The reply should be an exact repeat of the listing, with no pictures in it.

◆ DATA TO USE:
▬▬▬

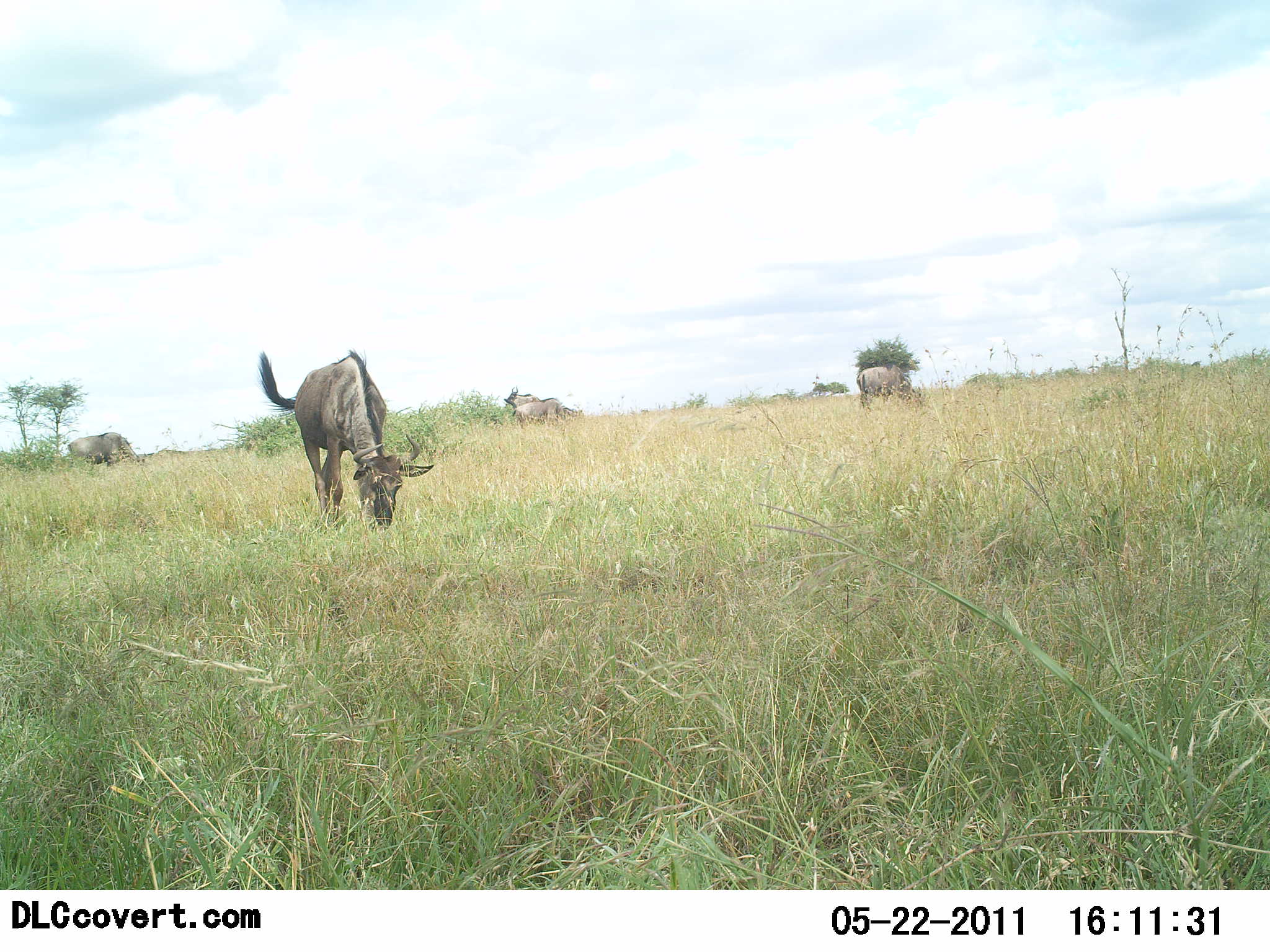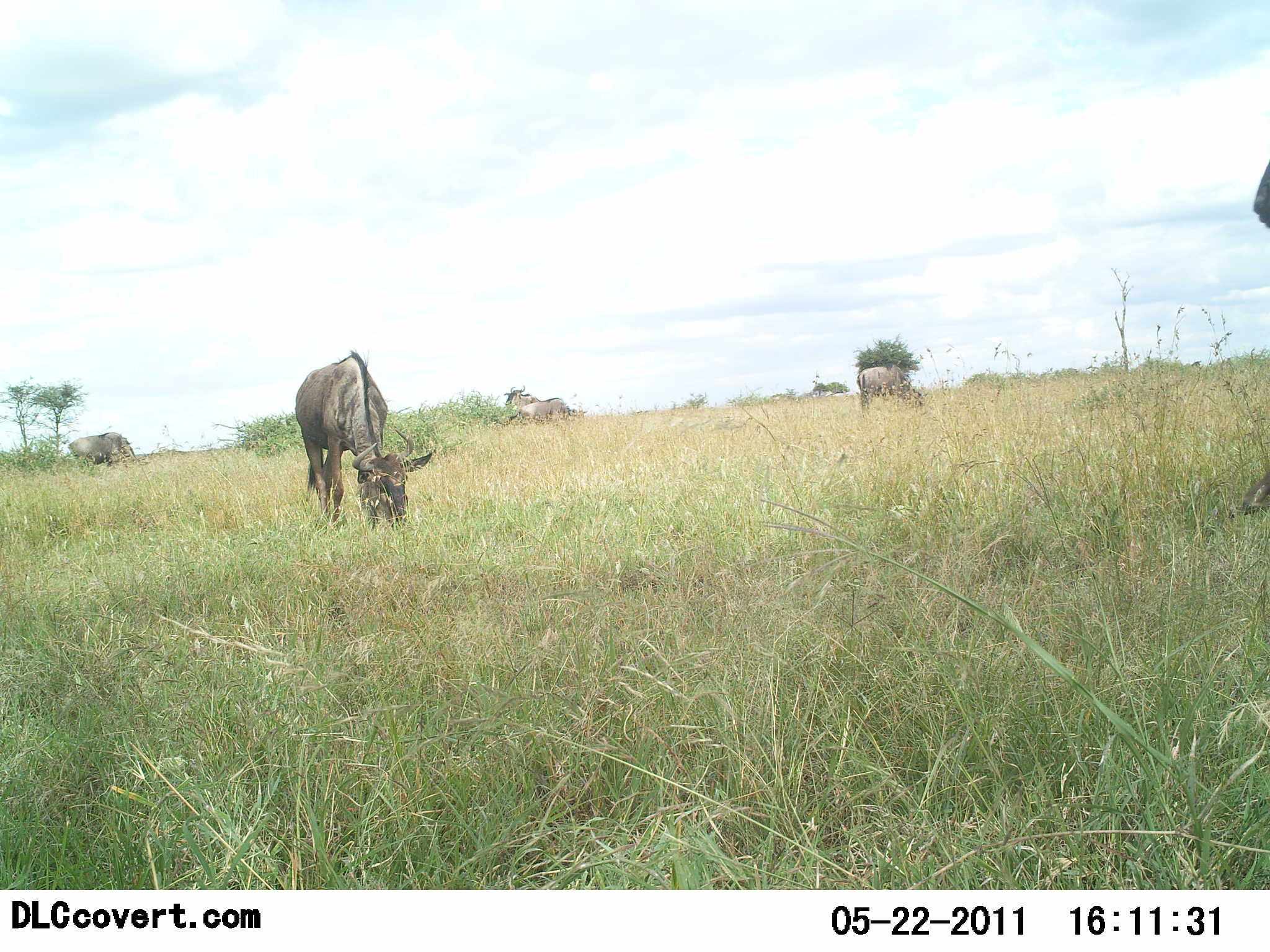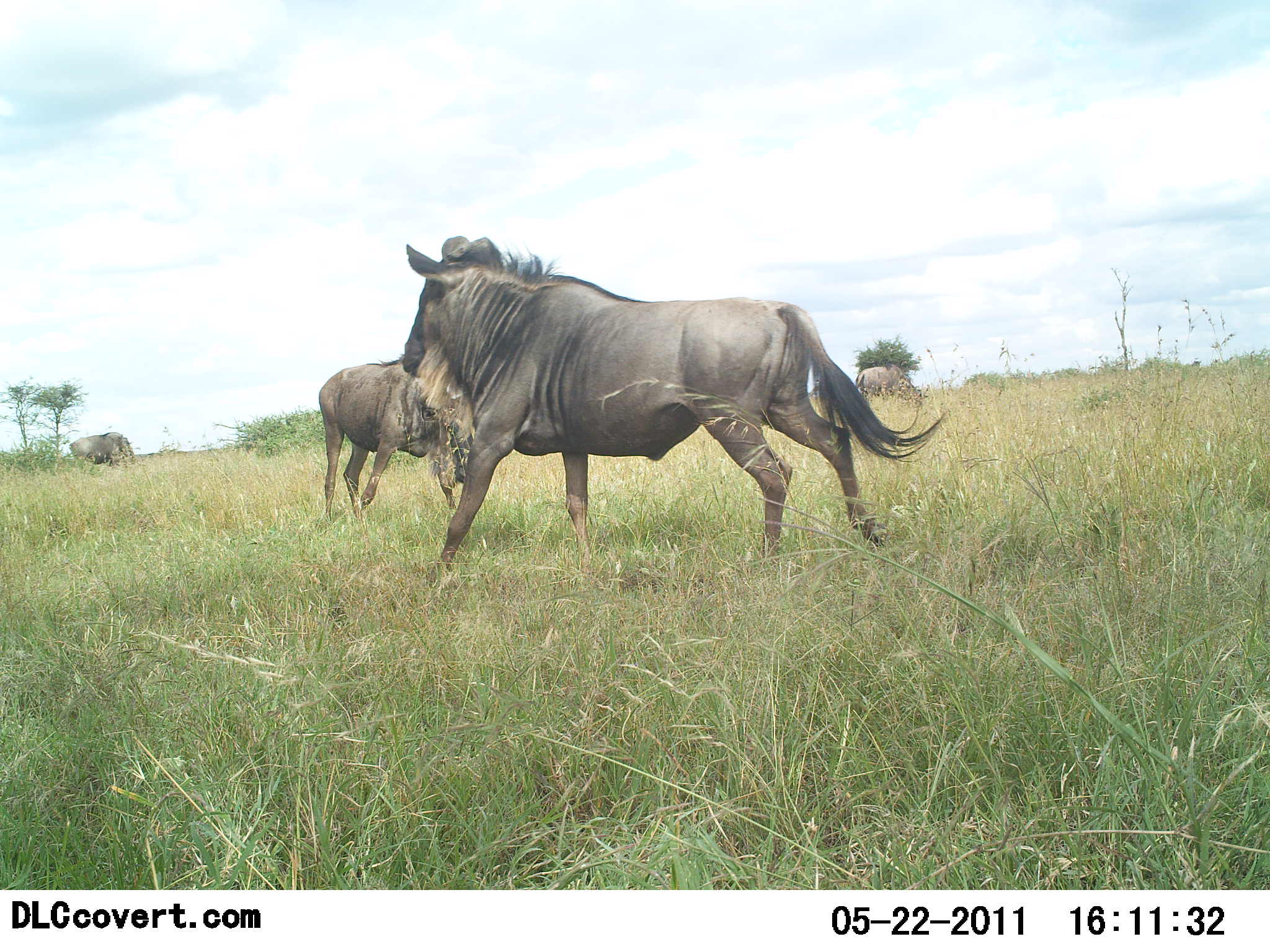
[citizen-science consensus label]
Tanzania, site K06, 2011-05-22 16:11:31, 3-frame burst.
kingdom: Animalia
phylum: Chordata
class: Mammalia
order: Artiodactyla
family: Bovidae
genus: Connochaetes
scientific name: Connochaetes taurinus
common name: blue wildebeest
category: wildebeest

▬▬▬

◆ WRITTEN RESPONSE:
[citizen-science consensus label]
Tanzania, site K06, 2011-05-22 16:11:31, 3-frame burst.
kingdom: Animalia
phylum: Chordata
class: Mammalia
order: Artiodactyla
family: Bovidae
genus: Connochaetes
scientific name: Connochaetes taurinus
common name: blue wildebeest
category: wildebeest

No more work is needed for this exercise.